Liposomes Flashcards
What are liposomes?
Liposomes are spherical self-closed structures, composed of curved lipid bilayers, which enclose part of the surrounding solvent into their interior.
Liposomes are composed of amphiphilic lipids.
What is the mechanism of liposome formation?
The hydration of outer monolyer predominates compared to inner layers.
The hydrophilic group of phospholipid expands and forms “blisters”.
Aqueous phase permeate through the blisters and form bilayers, resulting in formation of tubular fibrils. This increases the surface area in contact with aqueous phase.
The exposure of the hydrophobic moieties in phospholipids to the aqueous environment is thermodynamically unfavourable. This will force the bilayers to round up and form multilamellar vesicles (MLVs).
How are drugs loaded in liposomes?
Hydrophilic drugs are entrapped in the central aqueous core and in the aqueous spaces between the successive bilayers of liposomes.
Hydrophobic drugs are entrapped in the hydrophobic region within the bilayers.
What are the advantages of drug entrapment (encapsulation) in liposomes?
Provision of sustained release formulation.
Targeted drug delivery.
Gene internalization.
Protection of entrapped material from metabolic degradation in vivo.
Solubilisation of hydrophobic materials.
What are the four proposed mechanisms for liposome-cell interactions?
Adsorption - liposome is asdorbed at the cell surface, followed by extracellular release of the liposome-entrapped drug, which may be taken up by the cell via passive or active transport systems.
Lipid exchange - lipophilic component of the liposome bilayers may be transferred to the cell membranes and released into the cytoplasm.
Endocytosis - the whole liposome is engulfed by cell into the lysosomes where liposomes are digested and their contents released.
Fusion - liposome fuses with cellular membrane or endosomal membrane, followed by intracellular release of liposome contents.
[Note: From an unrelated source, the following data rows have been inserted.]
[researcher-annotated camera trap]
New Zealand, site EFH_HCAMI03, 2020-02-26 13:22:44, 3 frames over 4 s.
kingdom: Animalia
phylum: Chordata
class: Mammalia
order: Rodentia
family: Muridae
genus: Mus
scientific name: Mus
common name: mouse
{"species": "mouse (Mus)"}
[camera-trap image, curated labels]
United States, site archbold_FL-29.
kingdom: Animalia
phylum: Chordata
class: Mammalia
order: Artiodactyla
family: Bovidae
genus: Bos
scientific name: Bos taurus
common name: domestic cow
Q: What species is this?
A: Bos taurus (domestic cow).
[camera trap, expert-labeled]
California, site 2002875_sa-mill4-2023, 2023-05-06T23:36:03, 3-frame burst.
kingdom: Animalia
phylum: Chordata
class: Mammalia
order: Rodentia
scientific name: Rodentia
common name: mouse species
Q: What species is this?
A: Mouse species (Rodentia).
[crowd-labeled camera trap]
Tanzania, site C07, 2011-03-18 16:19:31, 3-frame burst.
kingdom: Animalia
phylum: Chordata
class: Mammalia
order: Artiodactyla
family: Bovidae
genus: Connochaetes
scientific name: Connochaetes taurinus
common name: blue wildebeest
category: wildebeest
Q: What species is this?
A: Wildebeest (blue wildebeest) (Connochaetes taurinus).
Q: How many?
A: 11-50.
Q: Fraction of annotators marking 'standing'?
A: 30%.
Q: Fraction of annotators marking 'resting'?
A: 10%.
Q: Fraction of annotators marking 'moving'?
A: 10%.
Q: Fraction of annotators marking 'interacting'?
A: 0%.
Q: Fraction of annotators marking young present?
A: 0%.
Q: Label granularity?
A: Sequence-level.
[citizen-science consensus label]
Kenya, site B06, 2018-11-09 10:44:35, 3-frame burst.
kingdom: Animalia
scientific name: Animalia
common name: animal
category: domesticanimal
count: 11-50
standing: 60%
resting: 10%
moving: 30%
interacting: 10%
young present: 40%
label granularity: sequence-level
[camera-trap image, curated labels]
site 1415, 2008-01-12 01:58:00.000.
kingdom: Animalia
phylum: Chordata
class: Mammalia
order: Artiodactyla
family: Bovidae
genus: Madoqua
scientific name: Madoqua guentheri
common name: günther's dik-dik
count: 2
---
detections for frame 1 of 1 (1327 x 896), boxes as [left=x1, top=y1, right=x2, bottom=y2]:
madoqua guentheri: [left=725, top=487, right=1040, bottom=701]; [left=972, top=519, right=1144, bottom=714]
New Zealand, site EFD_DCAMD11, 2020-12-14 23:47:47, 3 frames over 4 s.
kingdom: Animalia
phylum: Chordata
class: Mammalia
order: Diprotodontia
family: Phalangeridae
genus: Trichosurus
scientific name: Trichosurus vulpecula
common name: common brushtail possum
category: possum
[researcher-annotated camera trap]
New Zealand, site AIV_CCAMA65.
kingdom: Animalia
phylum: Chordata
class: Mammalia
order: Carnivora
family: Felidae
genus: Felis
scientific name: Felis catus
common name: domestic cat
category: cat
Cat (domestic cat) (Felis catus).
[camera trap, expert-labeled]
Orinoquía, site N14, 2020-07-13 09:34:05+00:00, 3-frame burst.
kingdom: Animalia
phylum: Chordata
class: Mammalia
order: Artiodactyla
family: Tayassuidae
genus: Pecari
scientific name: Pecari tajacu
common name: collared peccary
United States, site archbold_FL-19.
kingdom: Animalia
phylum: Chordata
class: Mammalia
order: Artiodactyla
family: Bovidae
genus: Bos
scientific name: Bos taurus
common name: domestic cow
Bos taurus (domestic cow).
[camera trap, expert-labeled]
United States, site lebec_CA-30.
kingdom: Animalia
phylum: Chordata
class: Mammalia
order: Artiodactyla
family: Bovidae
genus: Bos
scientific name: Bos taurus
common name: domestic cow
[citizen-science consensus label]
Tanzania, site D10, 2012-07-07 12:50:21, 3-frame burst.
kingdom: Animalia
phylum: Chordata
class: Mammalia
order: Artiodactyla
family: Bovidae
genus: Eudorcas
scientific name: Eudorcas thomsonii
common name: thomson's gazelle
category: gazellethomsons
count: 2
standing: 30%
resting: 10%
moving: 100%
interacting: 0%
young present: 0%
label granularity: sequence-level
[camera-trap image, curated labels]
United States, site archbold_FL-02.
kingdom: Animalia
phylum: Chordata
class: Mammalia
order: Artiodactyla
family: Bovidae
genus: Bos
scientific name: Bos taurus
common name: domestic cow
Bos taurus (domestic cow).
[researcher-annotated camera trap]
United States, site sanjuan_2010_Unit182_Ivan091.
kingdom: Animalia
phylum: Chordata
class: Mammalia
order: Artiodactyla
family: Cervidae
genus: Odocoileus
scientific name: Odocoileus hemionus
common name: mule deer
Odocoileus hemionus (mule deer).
For fusion to occur, liposomes should be functionalised with fusion proteins or peptides.
What is the type of mechanism dependent on?
Size of liposome.
Surface charge of liposome.
Bilayer composition of liposome.
Type of ligands attached to liposomes.
Type of cell and the cellular microenvironment around the cell.
How are liposomes cleared?
Liposomes are not excreted through renal clearance, due to their large size that hinders glomerular filtration.
Liposomes are cleared by the reticulo endothelial system (RES) and breakdown of the liposome structure.
Liposome clearance takes place mainly through liver and spleen, where macrophages are present.
Factors influencing liposomal drug clearance from blood circulation:
Liposome size.
Liposome surface properties.
Lipid phase composition.
What are stealth liposomes?
The new generations of long-circulating liposomes.
SSL are formulated from polyethylene glycol (PEG) derivatives of phospholipids (e.g. PEG-disteroyl phosphatidylethanolamine) to produce vesicles with more hydrophilic surfaces.
The hydrophilicity of the liposome surfaces would provide steric stabilisation by making bilayers hindered and thus more resistant to opsonisation and hence less detectable by the macrophages and less RES-mediated clearance.
Why are long-circulating liposomes used for anticancer drug delivery?
Liposomes which are coated with polyethylene glycol will have higher hydrophilicity of their surfaces and hence less opsonization and subsequently lower RES-mediated clearance.
This means longer circulation time of the liposomes (encapsulating the anticancer drug) and subsequently higher chances of liposome extravasation into tumour cells.
Tumours have enhanced permeability and retention (EPR) effect compared to normal tissues due to the impaired lymphatic drainage in tumors.
What factors influence delivery of anticancer liposomes to the tumor?
Formulation factors:
Liposome size.
Liposome surface charge.
Lipid composition of liposomes (e.g. presence of cholesterol, PEGylation, etc.).
Biological factors:
Activity of the RES.
Blood perfusion into the tumor tissues.
Vascular permeability at the tumor site.